## Questions to answer
**A.** In the forum thread on filename lengths, what percentage of the files on the "K:" drive have names shorter than 32 bytes?
**B.** Please resume the forum thread on filename lengths, picking up right after its final line.

On 5/6/2025 6:19 PM, Janis Papanagnou wrote:
On 06.05.2025 20:01, BGB wrote:
[...]
>
The partial rationale here being that the directory entries in this case
were fixed size (like FAT, albeit with longer names), and this could
potentially make the difference between using a single directory entry
or needing a more complex LFN style scheme. Though, in this case, the
default name length is 48, and it is rare for a filename to not fit into
48 bytes.
You mean rare in your application areas?
This appears to me like a very conservative size. While I'd agree
that it's probably a sensible value for own files with explicitly
chosen file names a lot of files that are downloaded regularly do
have longer file names. A quick check of my "Documents" directory
(that contains both, downloaded files and own files) shows a ratio
of 1563:629, i.e. roughly about 30% files of "document" type with
lengths > 48 (there's no files with a file name length > 128).
I recall someone here recently spoke about chosen lengths of 255
(or some such)for file names, which seems to be plenty, OTOH.
Running quick/dirty stats of everything on my "K:" drive, roughly 2 million files of various assorted types.
Stats (file names less than N bytes):
16: 66.40%
24: 87.85%
32: 95.38%
48: 99.31%
Names under than 48 bytes does drop to around 41.2% if limiting the scope to a directory of videos downloaded off of YouTube, where the downloaders tend to use the video title as the filename (this is atypical among general file naming IME). This represents roughly 5k files.
If the scope of the "K:" list is extended to stat file extensions, the top file extensions are (descending order):
h, c, html, txt, xml, png, s, o, gif, hpp, S, d, gz, cc, in, dts, ...

## Source data
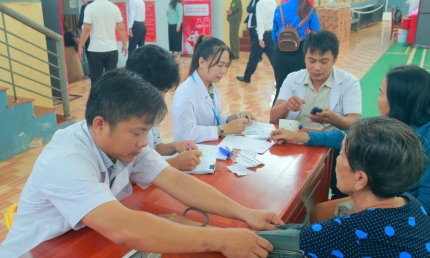 Hơn 1.000 người dân Đồng Nai được khám sàng lọc miễn phí trong chương trình 'CAREME – Yêu lấy mình'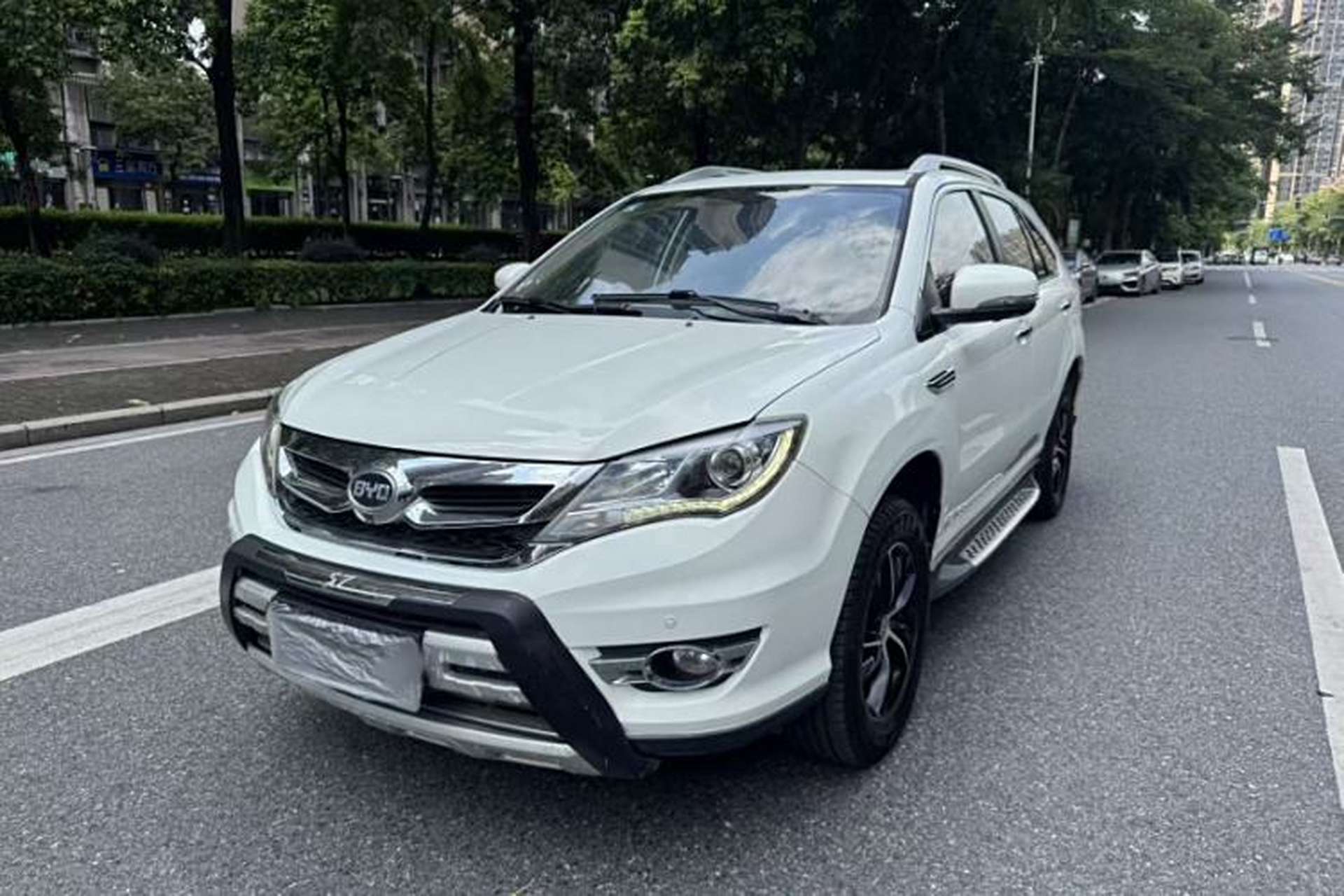 Used BYD S7 2016 1.5T Manual Luxury Edition Exterior 9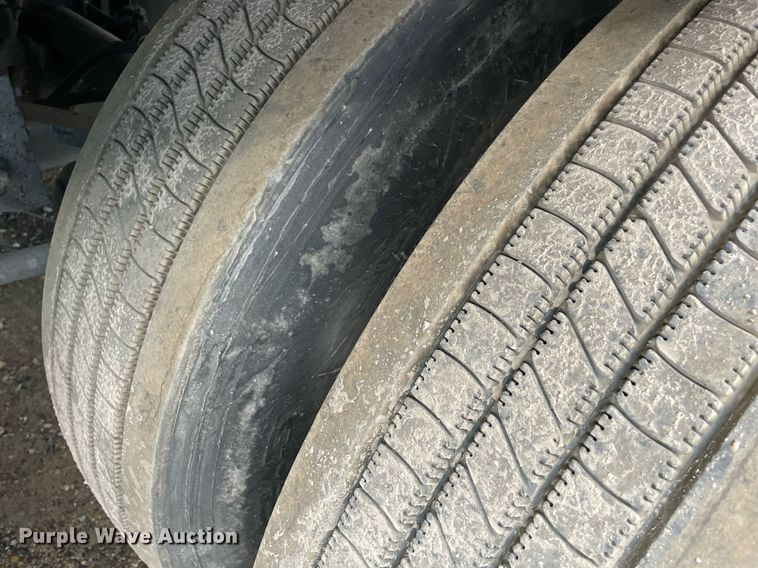 image for item NY9859 2010 Wabash  dry van trailer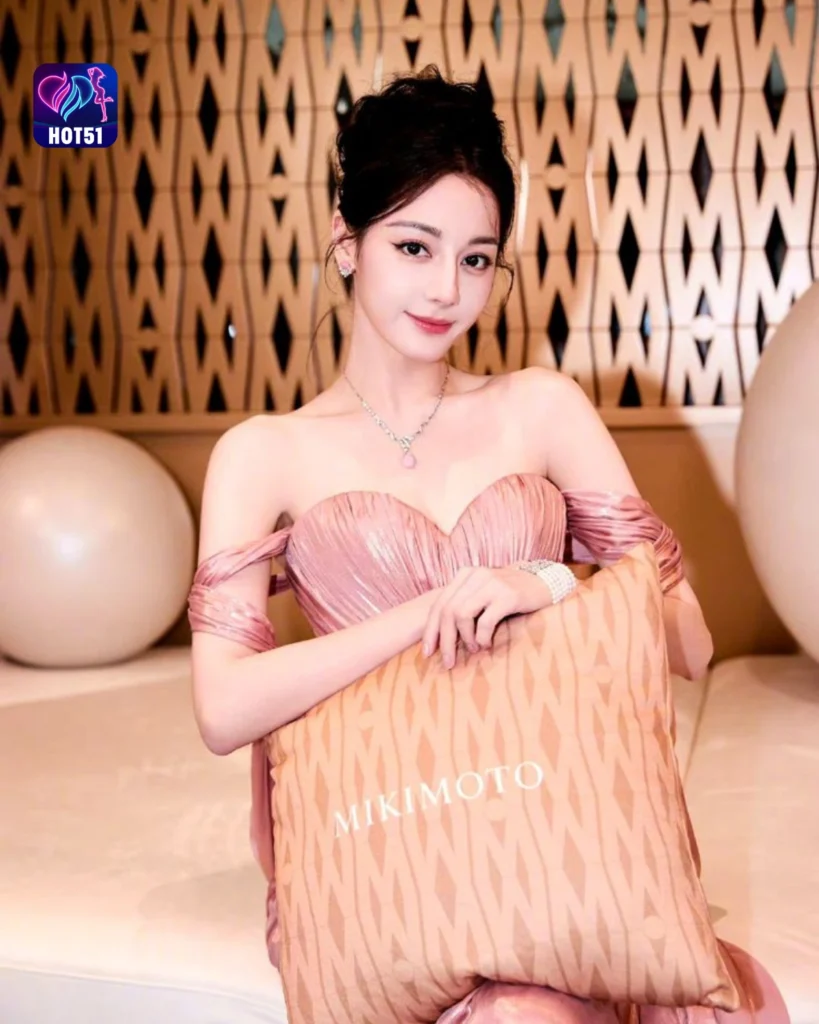 Gambar Menarik Dilraba Dilmurat di Platform HOT51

## Answers
**A.** 95.38%

**B.**
Checking on my "E:" drive:
Under 48: 98.86%
Top file extensions for the "E:" drive:
c, h, wav, html, png, txt, jpg, java, cpp, gif, js, o, class, obj, s, bmp
Checking on my "C:" drive:
Under 32: 76.80%
Under 48: 84.49%
Top file extensions on C:
h, png, dll, manifest, html, cat, xml, c, mui, gz, hpp, py, pyc, cpp, exe, java.
Drive file count: around 3 million.
So, seemingly, a 48 character name limit does in-fact cover most of the files, and the remaining 1-15% can fall back to an LFN like encoding, where the next sizes up are 100 and 160, which have a roughly 100% coverage across all files.
But, in terms of dirent size + name size, a 64 byte directory entry with a 48 byte name seemed best "on average".
A 128 byte dirent with 112 byte name would have already had ~100% coverage, but this also wastes roughly half the bytes in the average case (so, more space efficient to go smaller).
Meanwhile, a 32 byte dirent with a 16 byte base name would have a significantly lower hit rate, and would have also been less space-efficient for encoding LFN's (so more space-efficient to go bigger).
Can note that otherwise, my experimental filesystem uses an inode table, and each directory entry points to an inode (which holds a block indirection table and other things). In this case, the scheme for encoding block numbers is similar to EXT2 (currently with a 256 byte inode size; with very small files and symlinks able to be stored entirely inside the inode).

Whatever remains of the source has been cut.